▶ **To do**: The goal is a clean copy of all the data below, with pictures dropped and everything else retyped exactly.

▶ **Excerpted data**:
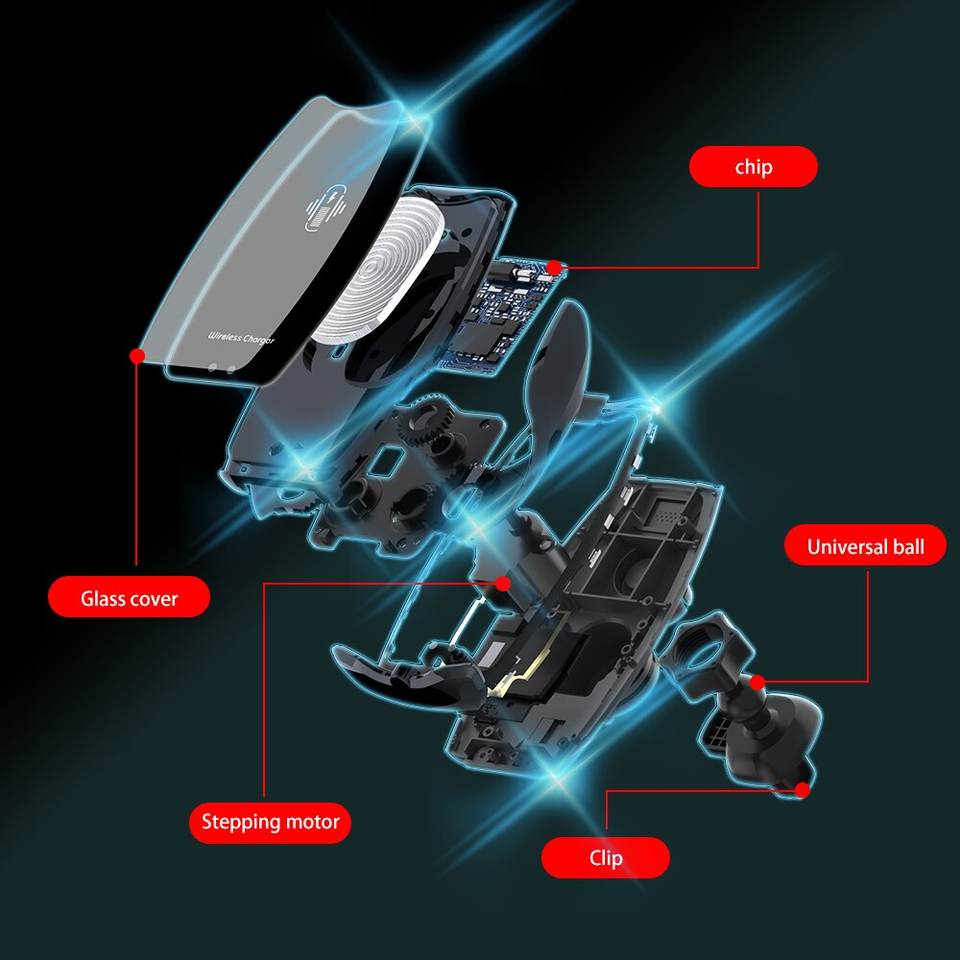 chip

Wireless Charger

Universal ball

Glass cover

Stepping motor

Clip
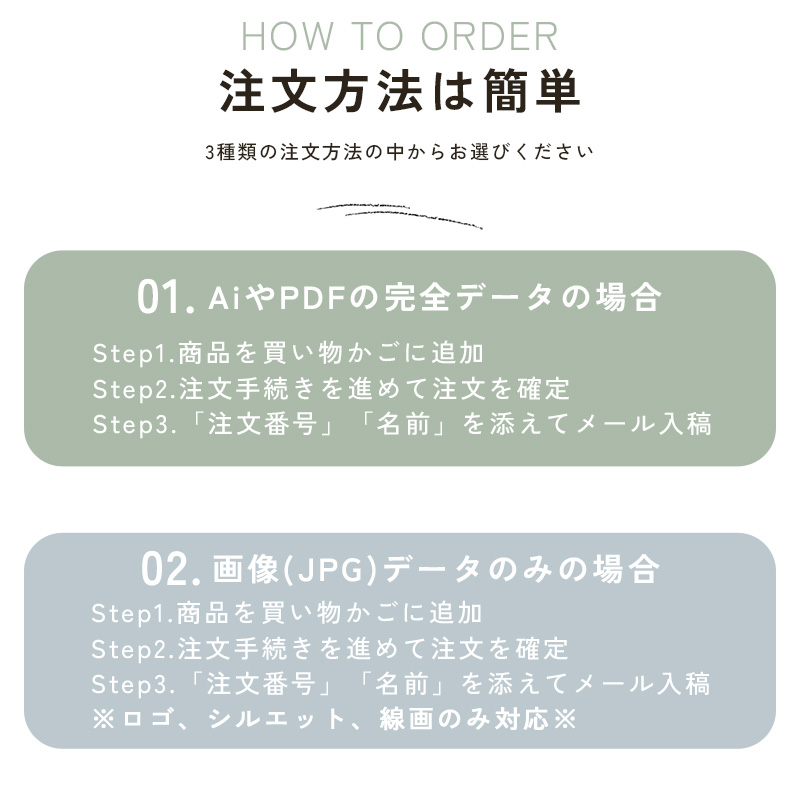 HOW TO ORDER

注文方法は簡単

3種類の注文方法の中からお選びください

01. AiやPDFの完全データの場合

Step1.商品を買い物かごに追加
Step2.注文手続きを進めて注文を確定
Step3.「注文番号」「名前」を添えてメール入稿

02. 画像(JPG)データのみの場合

Step1.商品を買い物かごに追加
Step2.注文手続きを進めて注文を確定
Step3.「注文番号」「名前」を添えてメール入稿
※ロゴ、シルエット、線画のみ対応※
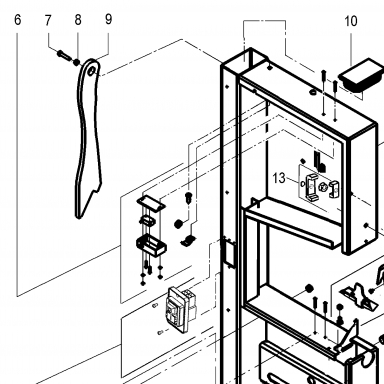 6
7
8
9
10
13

▶ **Exercise result**:
 chip

Wireless Charger

Universal ball

Glass cover

Stepping motor

Clip
 HOW TO ORDER

注文方法は簡単

3種類の注文方法の中からお選びください

01. AiやPDFの完全データの場合

Step1.商品を買い物かごに追加
Step2.注文手続きを進めて注文を確定
Step3.「注文番号」「名前」を添えてメール入稿

02. 画像(JPG)データのみの場合

Step1.商品を買い物かごに追加
Step2.注文手続きを進めて注文を確定
Step3.「注文番号」「名前」を添えてメール入稿
※ロゴ、シルエット、線画のみ対応※
 6
7
8
9
10
13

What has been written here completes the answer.